President Donald Trump’s govt order freezing contributions from the U.S. authorities’s growth group, USAID, has shuttered roughly 80% of the emergency meals kitchens established to assist these impacted by the battle. An estimated 2 million individuals have been affected by this growth.

Russian monetary and navy contributions have been credited with serving to the SAF obtain its features in current months. Russia has lengthy desired a Pink Sea naval base close to Port Sudan, and the expulsion of Russia’s fleet from Syria following the autumn of President Bashar Assad elevated the significance of such a base.
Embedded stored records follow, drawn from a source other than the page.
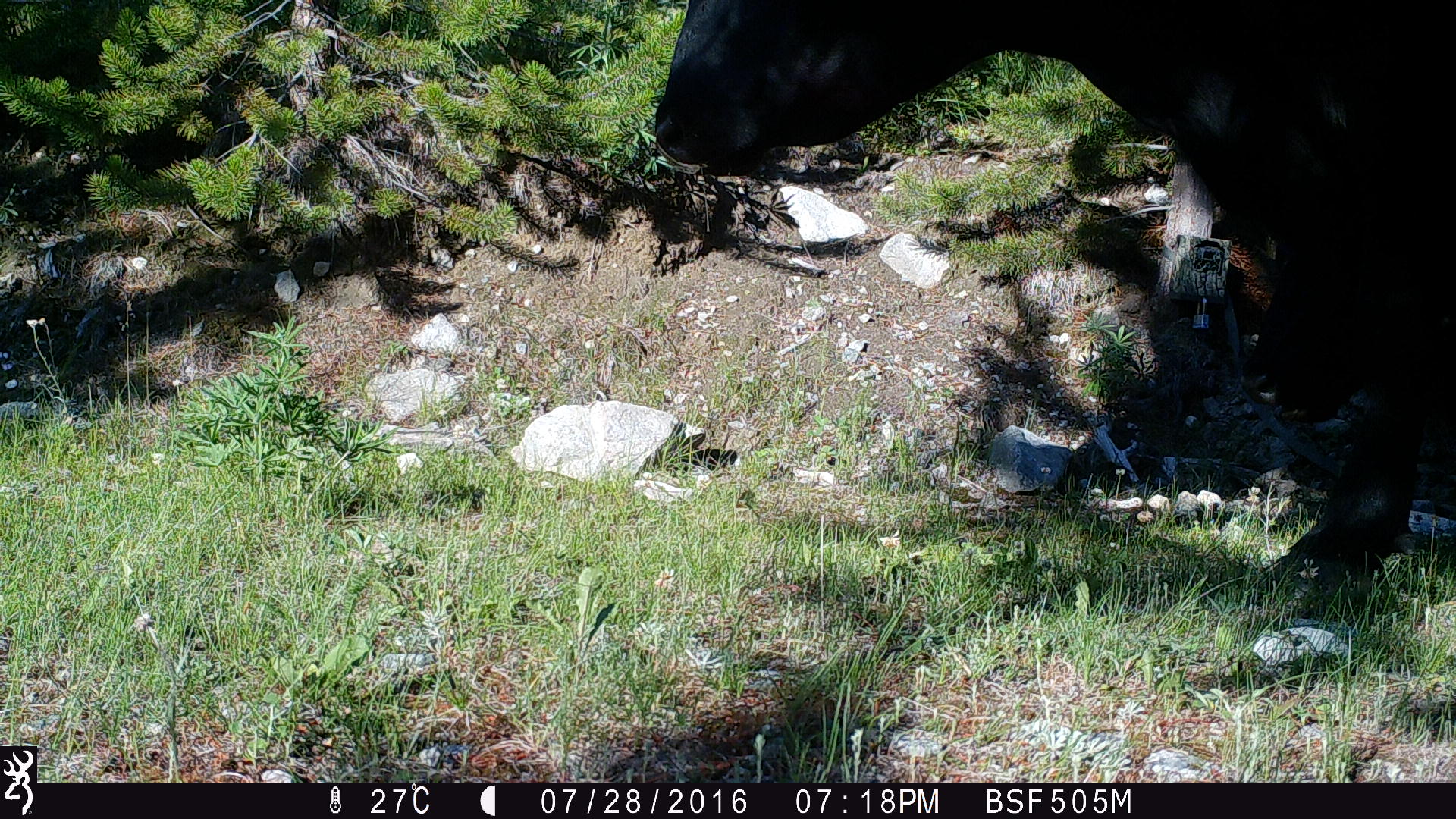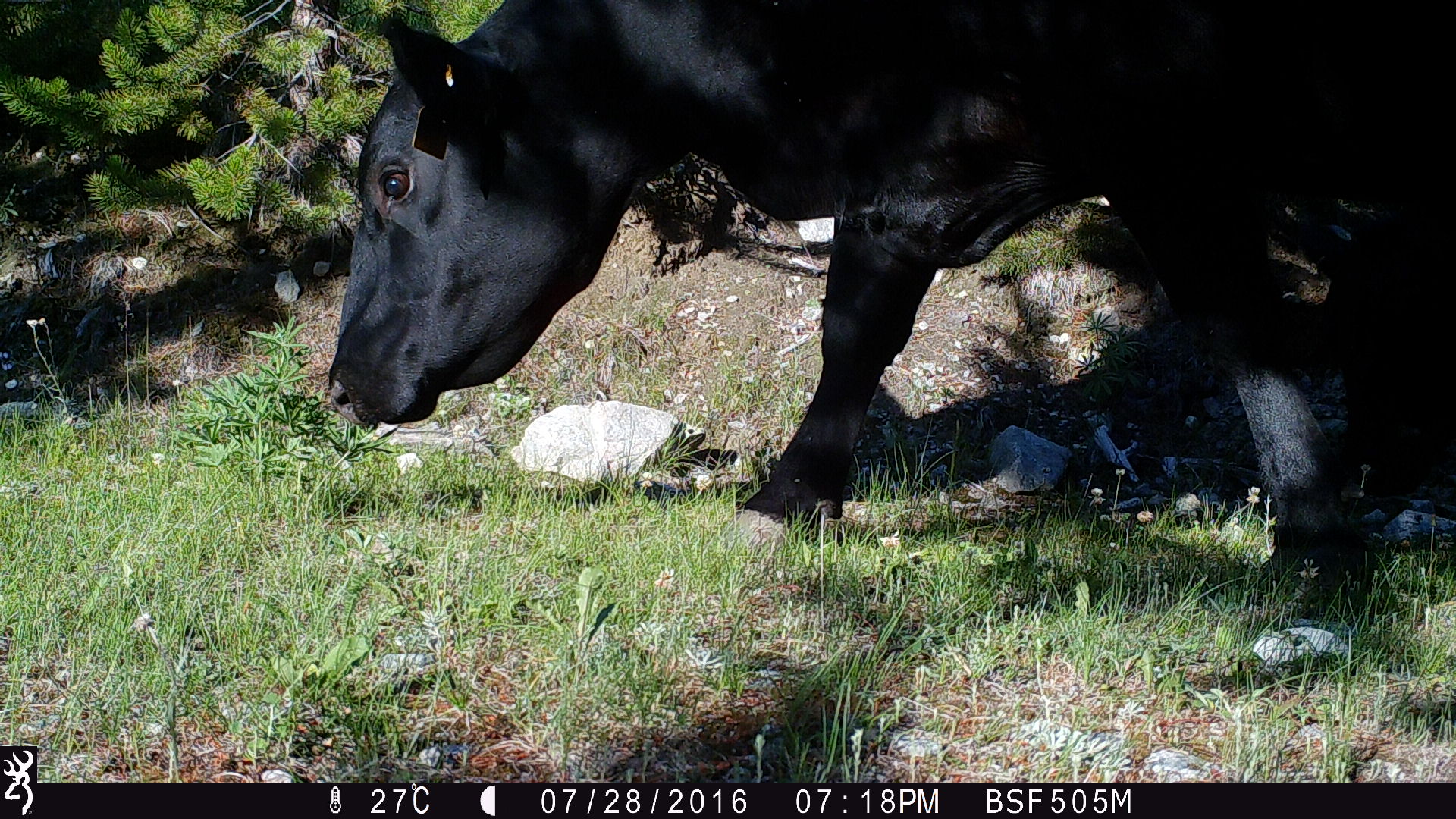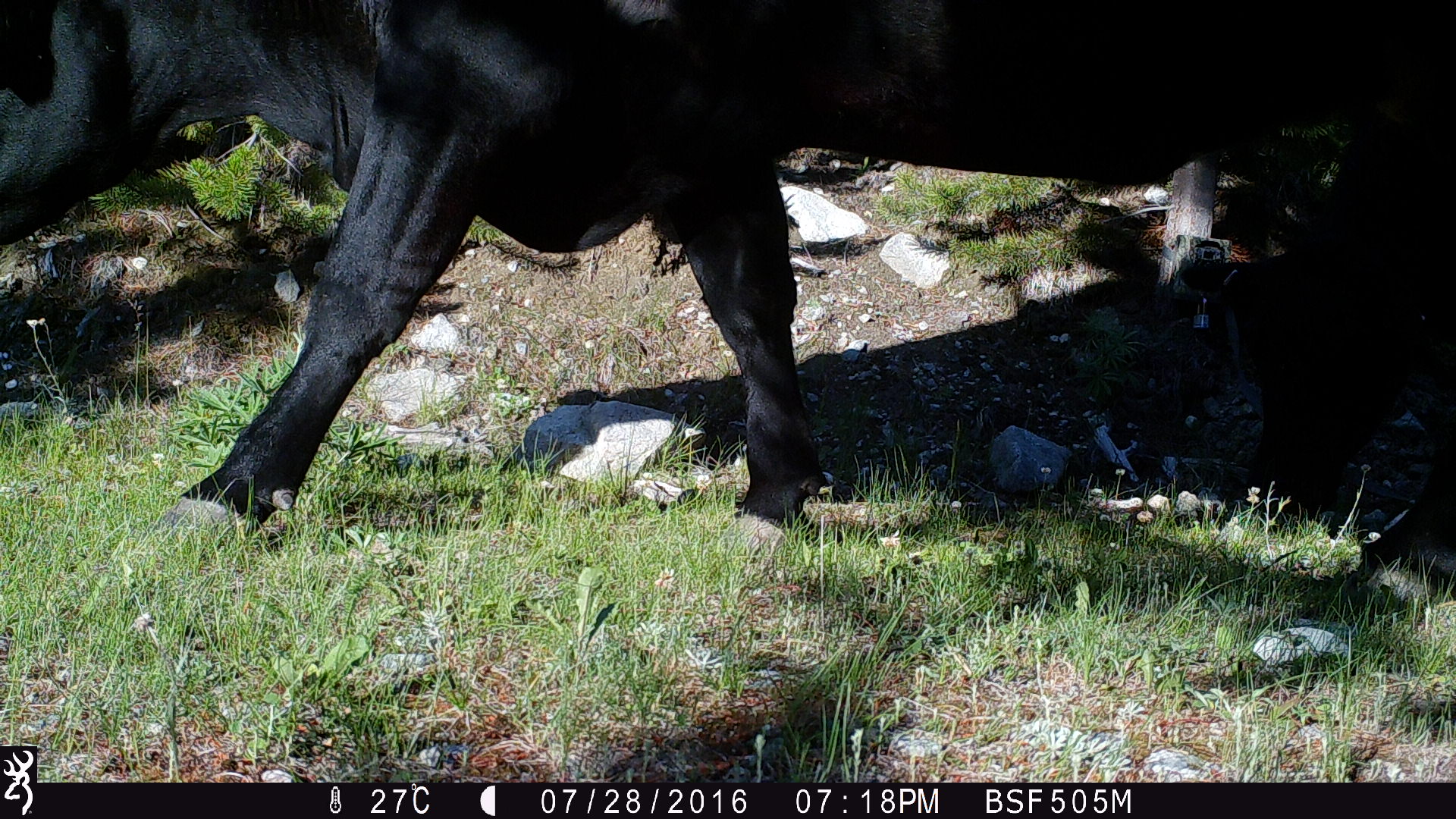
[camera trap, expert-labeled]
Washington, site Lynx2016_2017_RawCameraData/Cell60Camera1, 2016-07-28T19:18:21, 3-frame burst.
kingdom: Animalia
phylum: Chordata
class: Mammalia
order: Artiodactyla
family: Bovidae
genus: Bos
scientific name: Bos taurus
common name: domestic cattle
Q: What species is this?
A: Domestic cattle (Bos taurus).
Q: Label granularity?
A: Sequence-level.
After which there’s China. A main importer of Sudanese crude oil, China engaged in conversations to renegotiate oil cooperation agreements with Sudan in October 2024 with the hopes of accelerating oil manufacturing amid the struggle. An finish to the struggle – and, with it, defending the movement of oil via pipelines weak to assault – would profit each members of this bilateral relationship.

Because the struggle enters its third yr, the outlook stays frustratingly troublesome to discern.

Christopher Tounsel, Affiliate Professor of Historical past, College of Washington

This text is republished from The Dialog below a Artistic Commons license. Learn the authentic article.